With this in mind, survey respondents were asked, "What safeguards do you have in place to protect your customer's personal identifiable information? Some of the responses included using third-party IT solutions; contractual provisions with vendors; internal policies around data and privacy protections; employee training; PCI compliance audit; management reviews and audits; use of encrypted software; and implementation of a data-breach response plans. In the past couple of years there has been much discussion over the costs associated with migrating IT functions to the cloud and whether the technology is more or less safe than storing it in house. Answers to such questions have yet to be determined, but will likely be on a case-by-case basis. However, with 53% of respondents claiming that they have migrated IT functions to cloud services, it appears that in the hospitality industry the IT cost-savings provided by technology is proving hard to resist.

The physical safety of hotel guests is arguably the most important responsibility of a hotel.
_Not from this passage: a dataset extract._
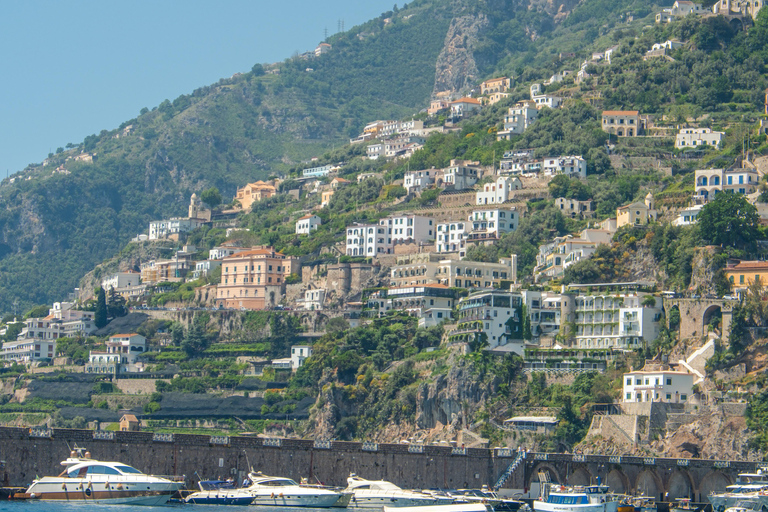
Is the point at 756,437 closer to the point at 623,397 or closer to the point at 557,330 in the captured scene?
the point at 623,397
Providing a safe environment not only reduces the potential for liability, but is also important in maintaining a quality reputation. Employing security personnel at properties is one way hotels can help ensure the safety of their guests. Respondents were asked, "Do you have security personnel on duty 24/7 at all properties?" Only 27% responded yes.

Effective preparation and training significantly increases the chances of a positive outcome in an emergency situation - 87% of those canvassed claimed to have a disaster-response/business-continuity plan (BCP). Of that number, 83% said they provided training to key personnel.

Ferguson believes the stats identify some key risk concerns: "In this day and age, for a company not to have a BCP in place, or to have a BCP but not train personnel on it, significantly increases their reputational, economic and organisational risk," he says.

Based on the overall finding of this survey, hotel owners should consider ensuring all levels of management and security are knowledgeable and operating on the same page, including franchisee operations. Advancements in technology not only create more exposures but also play an increasingly important role in responding to security breaches. The development of specific programmes can only be as good as the effective implementation and training of all staff into their purpose and proper response.